_What to work on_: The entries that follow must be written out exactly, without any of the pictures they contain.

_Record extracts_:
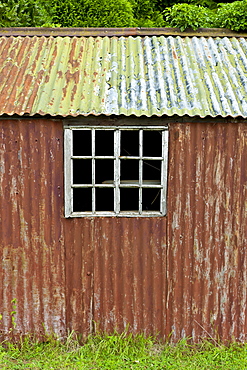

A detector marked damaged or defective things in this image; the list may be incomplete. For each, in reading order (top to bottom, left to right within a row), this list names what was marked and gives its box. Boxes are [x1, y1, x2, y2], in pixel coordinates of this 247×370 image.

rusty corrugated iron wall [0, 118, 247, 342]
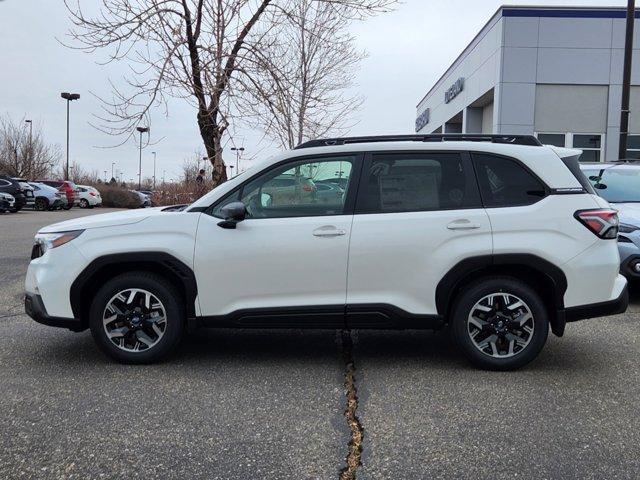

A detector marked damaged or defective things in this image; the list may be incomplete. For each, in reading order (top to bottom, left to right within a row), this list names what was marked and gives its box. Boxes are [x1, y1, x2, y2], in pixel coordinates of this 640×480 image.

crack in asphalt [338, 330, 362, 480]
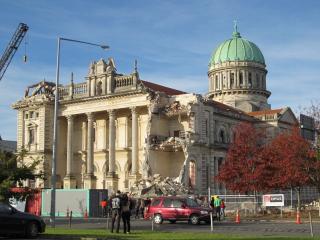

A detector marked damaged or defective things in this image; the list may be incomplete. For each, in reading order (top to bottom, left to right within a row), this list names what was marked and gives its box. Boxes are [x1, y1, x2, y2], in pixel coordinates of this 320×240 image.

damaged stone building [12, 27, 298, 195]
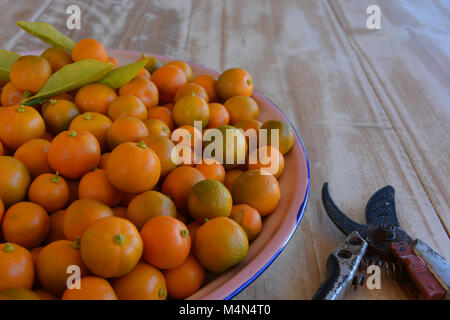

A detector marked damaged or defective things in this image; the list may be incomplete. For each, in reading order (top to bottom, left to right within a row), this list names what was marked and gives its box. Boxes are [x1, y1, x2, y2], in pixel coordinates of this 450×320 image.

rusty garden tool [312, 182, 450, 300]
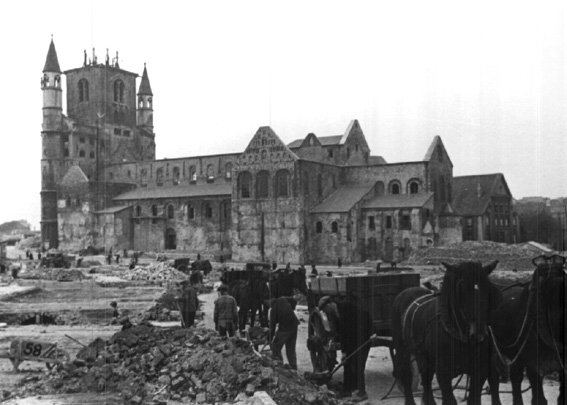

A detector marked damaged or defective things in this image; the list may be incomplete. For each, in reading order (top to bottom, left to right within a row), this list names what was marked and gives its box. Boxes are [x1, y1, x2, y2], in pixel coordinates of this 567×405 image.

damaged stone building [38, 40, 520, 262]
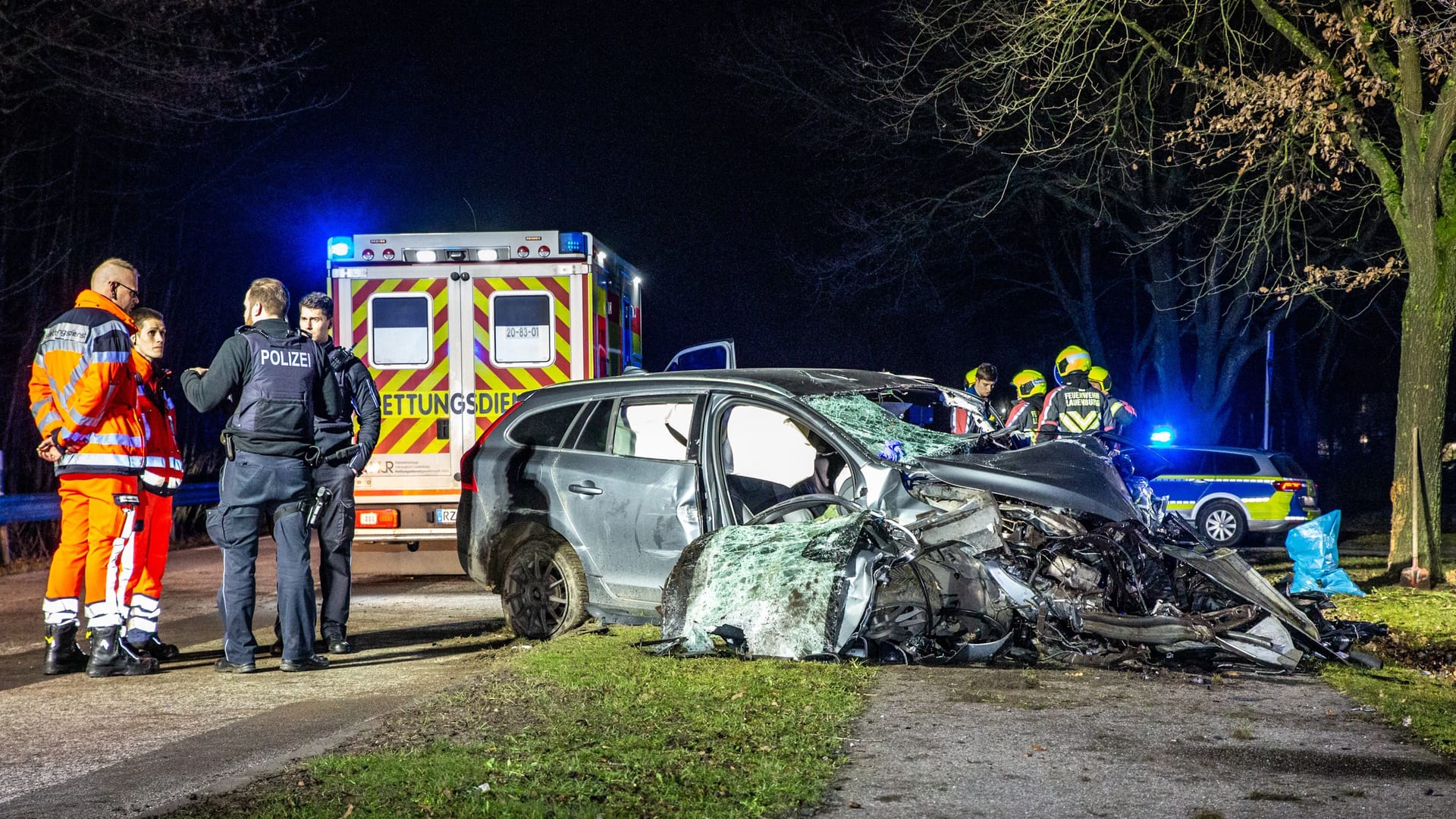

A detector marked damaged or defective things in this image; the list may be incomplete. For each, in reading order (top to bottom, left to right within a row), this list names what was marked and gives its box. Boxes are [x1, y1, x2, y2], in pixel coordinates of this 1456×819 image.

shattered windshield [798, 391, 978, 466]
wrecked silver car [460, 367, 1380, 667]
crumpled metal debris [655, 481, 1380, 667]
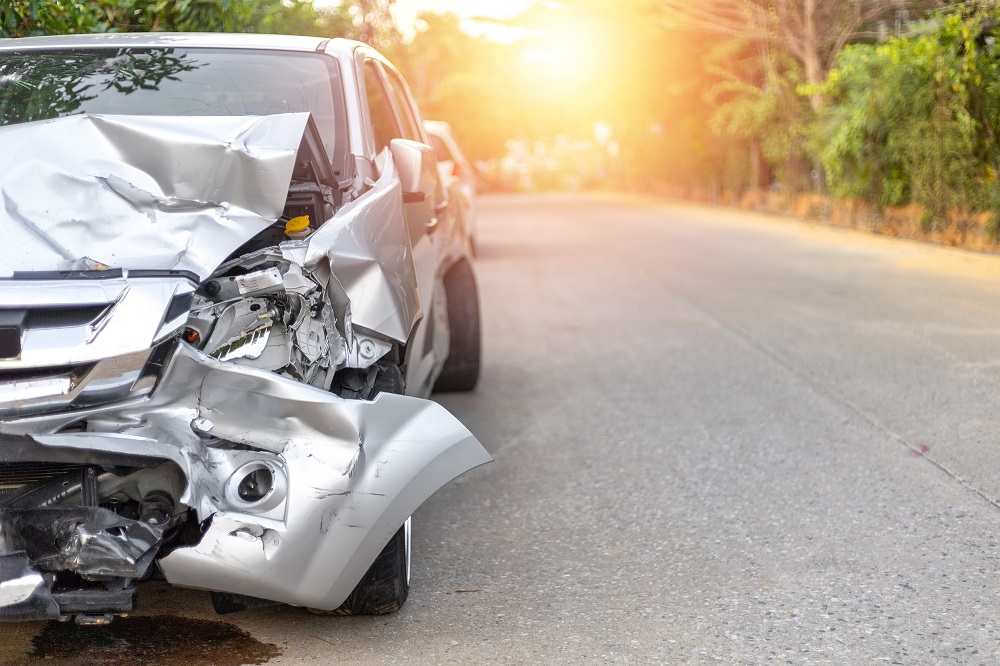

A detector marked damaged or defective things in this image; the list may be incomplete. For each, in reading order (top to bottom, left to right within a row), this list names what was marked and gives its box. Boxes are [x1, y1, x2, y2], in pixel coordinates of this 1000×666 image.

crumpled hood [0, 113, 310, 278]
damaged car front end [0, 35, 488, 616]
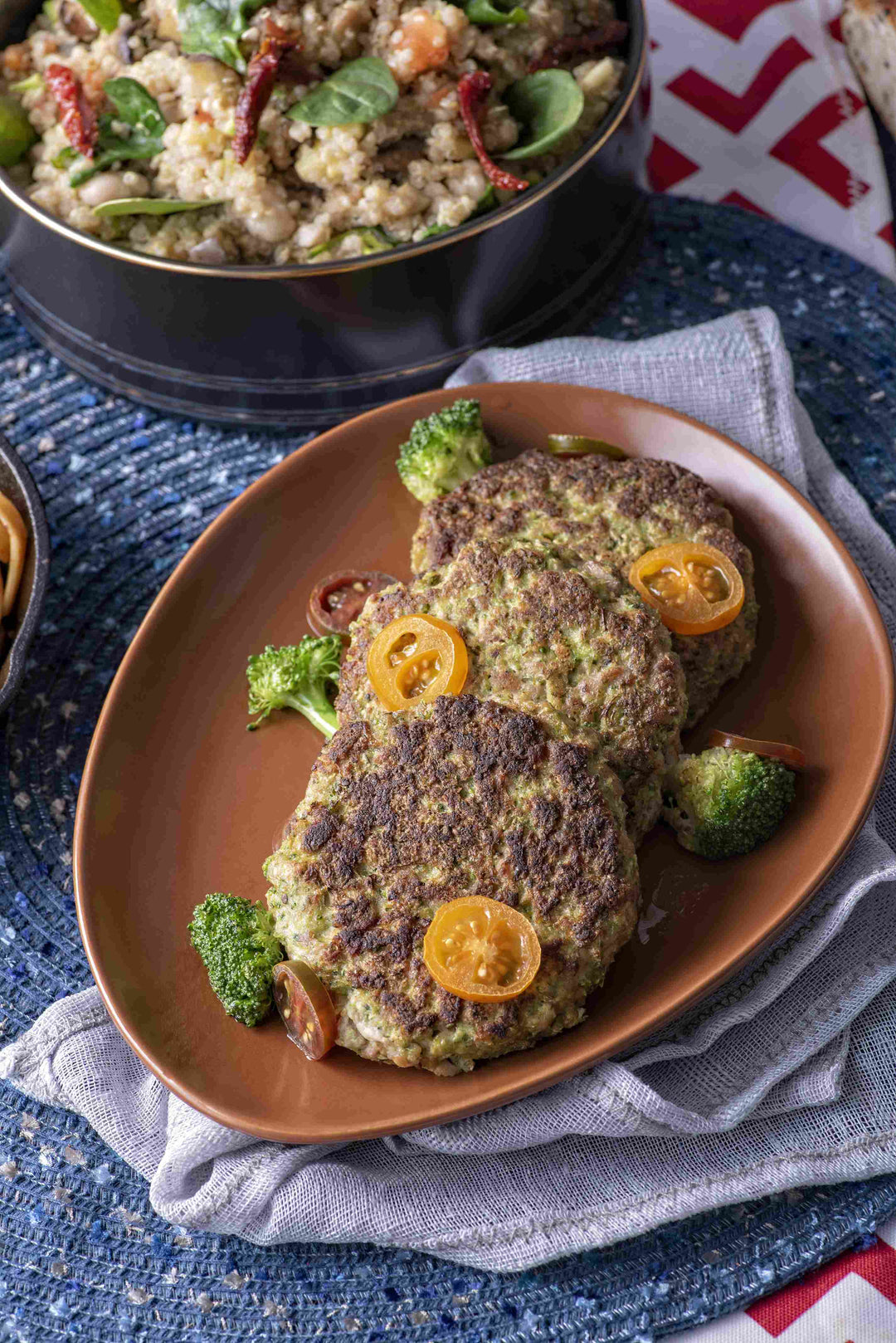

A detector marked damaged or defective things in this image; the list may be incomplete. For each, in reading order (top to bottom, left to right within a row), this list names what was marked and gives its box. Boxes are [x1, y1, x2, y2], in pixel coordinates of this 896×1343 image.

burnt edge of patty [276, 698, 641, 1042]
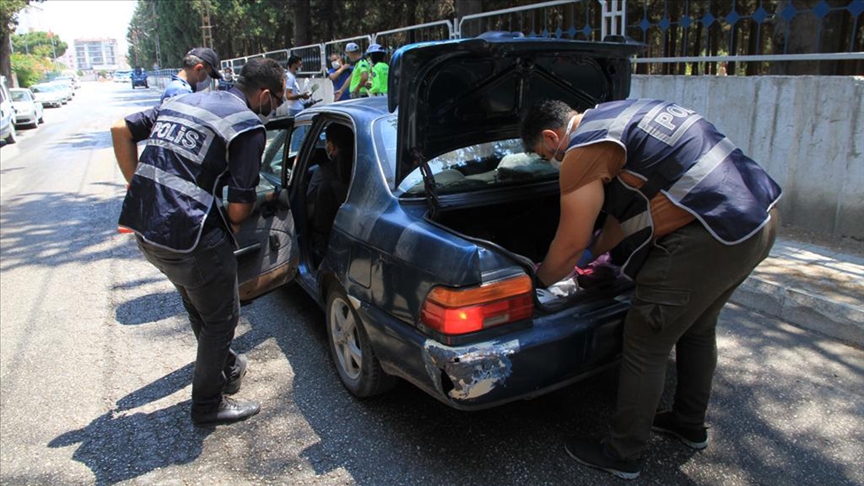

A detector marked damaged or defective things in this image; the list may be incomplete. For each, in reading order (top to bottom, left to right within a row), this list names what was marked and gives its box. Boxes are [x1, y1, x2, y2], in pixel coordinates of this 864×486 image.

damaged rear bumper [356, 296, 628, 410]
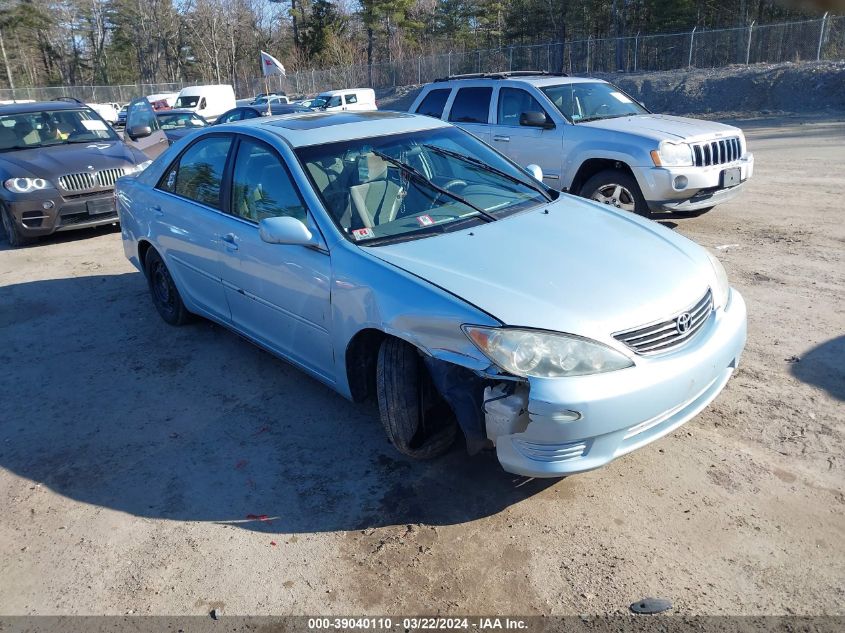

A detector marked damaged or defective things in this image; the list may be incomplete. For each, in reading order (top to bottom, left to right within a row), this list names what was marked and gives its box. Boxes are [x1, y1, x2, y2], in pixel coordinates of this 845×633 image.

front bumper damage [432, 288, 748, 476]
damaged front bumper [488, 288, 744, 476]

_Answer_:
A detector marked damaged or defective things in this image; the list may be incomplete. For each, in reading order (top to bottom, left to right within a row), this list names what was marked and gives its box. Boxes are [x1, y1, x2, y2], in pixel coordinates of this 247×370 image.

rusty corrugated iron wall [0, 118, 247, 342]

A detector marked damaged or defective things in this image; the list may be incomplete. For each, in reading order (top to bottom, left to right within a row), this list names what was marked and gives its box. Boxes are [x1, y1, x2, y2], in pixel coordinates of this 640×480 image.

crack in asphalt [338, 330, 362, 480]

A detector marked damaged or defective things in this image; the list may be incomplete. For each, in reading order (top to bottom, left to right within a row), this list names what was marked and gives its box. Boxes are [x1, y1, x2, y2], in pixel coordinates of this 320×240 image.

damaged stone building [12, 27, 298, 195]

A detector marked damaged or defective things in this image; the list may be incomplete. For each, in reading order (top to bottom, left to right within a row), this list names what was marked and gives its box. Boxes are [x1, y1, x2, y2], in pixel coordinates of this 450×320 image.

rusty garden tool [312, 182, 450, 300]

A detector marked damaged or defective things in this image; the list may be incomplete. For each, in reading order (top to bottom, left to right within a row), this list names what was marked and gives its box. Boxes are [x1, y1, x2, y2], in pixel coordinates of this 567×405 image.

damaged stone building [38, 40, 520, 262]

A detector marked damaged or defective things in this image; the list may be incomplete. For each, in reading order (top to bottom, left to right within a row), this list names what was marked and gives its box. Boxes are [x1, y1, x2, y2], in pixel coordinates of this 1456×819 image.

shattered windshield [798, 391, 978, 466]
wrecked silver car [460, 367, 1380, 667]
crumpled metal debris [655, 481, 1380, 667]

A detector marked damaged or defective things in this image; the list may be incomplete. For each, in reading order (top to bottom, left to right within a row), this list names what was marked and gives its box. Boxes are [x1, y1, x2, y2], in pixel coordinates of this 1000×666 image.

crumpled hood [0, 113, 310, 278]
damaged car front end [0, 35, 488, 616]

A detector marked damaged or defective things in this image; the list may be incomplete. For each, in reading order (top to bottom, left to right within a row), this list names what was marked and gives its box. Boxes are [x1, y1, x2, y2], in pixel coordinates of this 896×1343 image.

burnt edge of patty [276, 698, 641, 1042]

A detector marked damaged or defective things in this image; the list may be incomplete. For each, in reading order (top to bottom, left to right within a row), this list names what was marked and gives its box. Boxes are [x1, y1, x2, y2], in pixel coordinates of this 864×486 image.

damaged rear bumper [356, 296, 628, 410]

A detector marked damaged or defective things in this image; the list may be incomplete. For each, in reading order (top to bottom, left to right within a row), this list names what was marked and gives its box. Boxes are [x1, y1, x2, y2], in pixel coordinates of this 845×633 image.

front bumper damage [432, 288, 748, 476]
damaged front bumper [488, 288, 744, 476]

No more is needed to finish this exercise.